C 语言辅导、B-tree数据结构代码辅导讲解

2018.04.25 - 首页 >> C/C++编程

CIS*4430 (Winter 2018): Assignment Three

Instructor: F. Song

Due on Mar. 23, 2018 by midnight

Part I. Paper-and-Pencil Questions

1 (a) A PARTS file with Part# as the hash key includes records with the following Part# values:

2369, 3760, 4692, 4871, 5659, 1821, 1074, 7115, 1620, 2428, 3943, 4750, 6975, 4981, 9208.

The file uses eight buckets, numbered 0 to 7. Each bucket takes one disk block and holds two

records. Load these records into the file in the given order, using the hash function h(KEY) =

KEY mod 8. Calculate the average number of disk accesses for a random retrieval on Part#.

(b) Load the above records into an extendible hashing structure. Show the process by recording

the changes to the bucket and directory structures, as well as the global and local depths. The

hash function is h(KEY) = KEY mod 32, and the binary hashed values are extracted in the

reversing order of a number, i.e., from the least significant bit to the most significant bit.

2 (a) Linear hashing is capable of expanding a file without the need of reorganization. The

method stores records directly into buckets and may use two hashing functions at a time to map a

record to an existing bucket. Assuming that a primary bucket can hold two records and an

overflow bucket can hold only one, build a linear hashing structure for the records with the

following key values:

32, 43, 76, 44, 29,51, 35, 18, 62, 17, 26, 53, and 80.

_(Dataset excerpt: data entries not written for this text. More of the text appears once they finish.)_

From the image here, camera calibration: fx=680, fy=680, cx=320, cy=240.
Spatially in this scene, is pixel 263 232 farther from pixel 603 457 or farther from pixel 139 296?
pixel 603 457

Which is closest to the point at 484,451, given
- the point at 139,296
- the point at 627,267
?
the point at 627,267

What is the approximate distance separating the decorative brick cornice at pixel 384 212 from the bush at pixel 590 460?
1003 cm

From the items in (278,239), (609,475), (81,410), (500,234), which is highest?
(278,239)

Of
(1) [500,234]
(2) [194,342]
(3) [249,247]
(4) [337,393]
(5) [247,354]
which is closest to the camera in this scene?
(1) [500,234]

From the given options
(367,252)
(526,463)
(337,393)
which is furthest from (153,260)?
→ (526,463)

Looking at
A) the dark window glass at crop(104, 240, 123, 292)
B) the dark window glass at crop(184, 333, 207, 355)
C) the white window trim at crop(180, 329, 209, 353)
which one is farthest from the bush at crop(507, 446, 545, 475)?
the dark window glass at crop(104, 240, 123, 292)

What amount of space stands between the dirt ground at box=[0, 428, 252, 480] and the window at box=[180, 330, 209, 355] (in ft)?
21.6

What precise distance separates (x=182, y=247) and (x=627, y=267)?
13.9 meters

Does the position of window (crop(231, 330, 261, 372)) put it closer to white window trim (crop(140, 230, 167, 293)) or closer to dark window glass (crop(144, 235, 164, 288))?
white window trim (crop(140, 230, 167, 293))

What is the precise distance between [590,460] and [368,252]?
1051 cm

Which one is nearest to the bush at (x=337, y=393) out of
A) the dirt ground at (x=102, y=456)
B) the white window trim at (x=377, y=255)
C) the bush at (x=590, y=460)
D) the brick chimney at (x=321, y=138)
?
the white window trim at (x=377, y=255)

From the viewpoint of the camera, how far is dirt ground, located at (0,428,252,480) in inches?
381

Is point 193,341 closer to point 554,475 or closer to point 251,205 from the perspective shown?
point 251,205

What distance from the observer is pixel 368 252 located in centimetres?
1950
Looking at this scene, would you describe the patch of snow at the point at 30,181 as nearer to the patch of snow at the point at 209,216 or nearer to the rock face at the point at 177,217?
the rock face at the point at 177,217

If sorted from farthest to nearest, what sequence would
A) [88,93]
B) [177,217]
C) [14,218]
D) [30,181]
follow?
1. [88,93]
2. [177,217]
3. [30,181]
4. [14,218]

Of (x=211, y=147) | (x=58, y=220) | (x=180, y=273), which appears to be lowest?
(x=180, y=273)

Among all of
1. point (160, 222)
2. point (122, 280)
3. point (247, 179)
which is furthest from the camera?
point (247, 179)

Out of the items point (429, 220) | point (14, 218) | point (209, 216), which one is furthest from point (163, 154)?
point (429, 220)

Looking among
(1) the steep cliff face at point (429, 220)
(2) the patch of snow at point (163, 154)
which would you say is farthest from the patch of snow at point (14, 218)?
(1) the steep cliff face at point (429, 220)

Suppose that there are initially two empty primary buckets and the hashing function is: H0= KEY

mod 2. Later on when the structure is expanded, you may use H1 = KEY mod 4, H2 = KEY mod

8, and so on. The expansion of the structure is controlled by the upper bound of space utilization

of 80%. Every time a record is added, the space utilization should be computed. If it is over

80%, you need to split an existing bucket in a linear order from left to right. You can compute

space utilization using the following formula:

(Total # of records, including the overflowed)

(Total # of primary buckets) * (Primary bucket size)

(b) Increase the primary bucket size to 4 and redo the above exercise. Explain why the retrieval

performance of linear hashing improves as the primary bucket size increases.

Part II. Programming Exercise

3. Continue the exercise in Assignment Two by implementing a delete command to the interface

of the B-tree program. Once again, each B-tree page contains 512 bytes, with fixed-length fields

for a key and a byte-offset, and the data file consists of variable-length records, each of which is

started with a length indicator and followed with a sequence of fields separated by delimiter “|”.

Note that for the purpose of deletion and storage management, the values of “flag for index

modification” and “aval-list” in the header records will be used in this assignment.

When deleting a key value in the B-tree structure, follow these standard conventions as

discussed in the lecture: (i) When deleting a key in an internal node, swap it with the immediate

successor on a leaf page before actually deleting it, and (ii) Always try redistribution before

concatenation, and in both cases, always try the left sibling before the right sibling. Please refer

to the pseudocode in the slide “Deletion Process” in the lecture notes on “11-B-Trees” for the

steps needed for implementing this command.

Note that for both B-tree and data files, the deleted spaces need to be chained together so

that they can be reused later on. This may further affect your implementation on the “insert”

command in order to reuse the deleted spaces. For simplicity, you can assume the first-fit

strategy for both B-tree and data files, that is, you can simply maintain the avail-lists as stack

structures.

In addition to the deletion command, you are also required to add the following

improvements:

(a) To assist debugging and marking, the command “ShowMeta” should not only display the

contents of the header records for both B-tree and data files, but also show the list of available

spaces in the avail-lists for both files.

(b) Coordinate the changes between data and B-tree files. Every time a record is added to or

deleted from the data file, set the status flag in the header record of the data file to be 1, and every

time the corresponding B-tree page(s) is modified and stored back to the disk, reset the status flag

to be 0.

Submission Requirements: The same as described in Assignment One.